What you need to do »
1 – Answer these from the blog post on the history of PTSD:
(a) What name did Swiss physicians first give the condition in 1678?
(b) Who sorted the disorder into three stages?
(c) In which year was the designation "post-traumatic stress disorder" added to DSM-III?
2 – In the blog post on the history of PTSD, turn the paragraph beginning "What is now known as post-traumatic stress" into a short bulleted list that keeps its main facts.
3 – Go on with the blog post on the history of PTSD, picking up after its final line.

Source passage »
--*--
Friday, February 2, 2018

"First Known Case of PTSD" Depends on Who Knows It?

Why would a group of lawyers make a claim about "First Known Case of PTSD" then proceed to put down years without knowing they were wrong?

I have to admit, it is a good try.
What is now known as post-traumatic stress or PTSD was first called “nostalgia” by Swiss physicians in 1678. It wasn’t until the 1700s that physicians began to study the disorder and it was classified into three stages by Dominique Jean Larrey, a French surgeon under Napoleon and innovator regarding battlefield triage and medical. This includes heightened excitement and imagination, a period of fever and gastrointestinal issues, and frustration and depression. Throughout the centuries, as more and more individuals began to suffer from PTSD, there have been major developments regarding how we understand the condition, including important discoveries in the 1900s and into the 2000s.
  • 1861-1865: The United States’ military physicians document stress in Civil War soldiers.
  • 1905: The Russian Army considers “battle shock” to be a legitimate, concerning medical condition.
  • 1917-1919: Soldiers’ distress is called “shell shock” during World War I.
  • 1946: The National Mental Health Act is passed, opening the door for the expansion of mental health facilities.
  • 1980: The official designation “post-traumatic stress disorder” is added to DSM-III.
--*--
Stored data entries:
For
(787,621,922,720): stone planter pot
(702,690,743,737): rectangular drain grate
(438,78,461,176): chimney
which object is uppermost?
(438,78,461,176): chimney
--*--
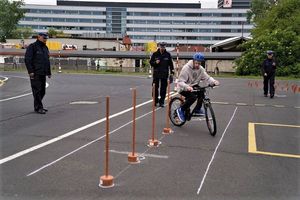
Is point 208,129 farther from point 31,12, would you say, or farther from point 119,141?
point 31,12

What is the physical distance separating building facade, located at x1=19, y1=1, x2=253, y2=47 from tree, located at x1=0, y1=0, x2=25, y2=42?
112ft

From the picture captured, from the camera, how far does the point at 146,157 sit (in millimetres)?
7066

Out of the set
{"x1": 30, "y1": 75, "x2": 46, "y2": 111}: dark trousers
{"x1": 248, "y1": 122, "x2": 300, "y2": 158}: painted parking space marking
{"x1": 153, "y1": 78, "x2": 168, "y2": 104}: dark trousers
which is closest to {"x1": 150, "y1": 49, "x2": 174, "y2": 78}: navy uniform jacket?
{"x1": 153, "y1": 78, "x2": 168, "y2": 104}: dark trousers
--*--
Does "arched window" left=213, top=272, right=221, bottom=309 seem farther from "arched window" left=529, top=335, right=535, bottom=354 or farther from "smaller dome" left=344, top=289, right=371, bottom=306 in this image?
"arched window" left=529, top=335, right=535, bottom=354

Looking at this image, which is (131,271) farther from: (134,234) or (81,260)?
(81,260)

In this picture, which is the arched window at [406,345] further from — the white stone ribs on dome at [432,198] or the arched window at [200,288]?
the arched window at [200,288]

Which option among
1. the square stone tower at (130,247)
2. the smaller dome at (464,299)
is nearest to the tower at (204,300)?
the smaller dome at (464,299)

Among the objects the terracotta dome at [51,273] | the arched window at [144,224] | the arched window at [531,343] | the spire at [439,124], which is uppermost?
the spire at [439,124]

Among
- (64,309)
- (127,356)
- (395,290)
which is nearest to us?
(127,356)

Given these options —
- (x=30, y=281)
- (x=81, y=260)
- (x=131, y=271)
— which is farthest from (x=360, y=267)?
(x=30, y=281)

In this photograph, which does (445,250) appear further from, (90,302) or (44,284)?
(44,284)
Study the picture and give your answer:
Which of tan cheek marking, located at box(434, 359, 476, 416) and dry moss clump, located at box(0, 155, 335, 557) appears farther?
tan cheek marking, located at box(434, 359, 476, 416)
--*--
Outputs in order »
1 –
(a) "Nostalgia."
(b) Dominique Jean Larrey, a French surgeon under Napoleon.
(c) 1980.

2 –
- Swiss physicians first called the condition "nostalgia" in 1678.
- Physicians began studying the disorder in the 1700s.
- Dominique Jean Larrey, a French surgeon under Napoleon, classified it into three stages:
  - heightened excitement and imagination
  - a period of fever and gastrointestinal issues
  - frustration and depression
- As more people suffered from PTSD over the centuries, understanding of the condition developed greatly, with important discoveries in the 1900s and 2000s.

3 –
  • 2005: Post-traumatic stress disorder is brought to the attention of the public on PBS FRONTLINE and “The Soldier’s Heart” documentary.
And our list begins with:
King David  You cannot read his Psalms without seeing PTSD in most of them.

Achilles or the modern twist to his story comparing him to Vietnam veterans in "Achilles in Vietnam" which was written in 1995 by Dr. Jonathan Shay. Oh, and almost forgot to mention that he was working for the VA in Boston long before that. 

Then we have the other piece of "news" that Frontline brought attention to this in 2005, when in fact, my husband and I were fighting to have his claim approved in the 90's. But what the veterans community knew is much more intense than what civilians knew. That is because we were living with it. If you really want to watch something that predates the PBS documentary, watch an old movie. 

Here are two with the dates they were released.

THE ROBE 1953 flashbacks, mood-swings, nightmares, paranoia but also redemption and forgiveness. Oh, almost forgot, attempted suicide.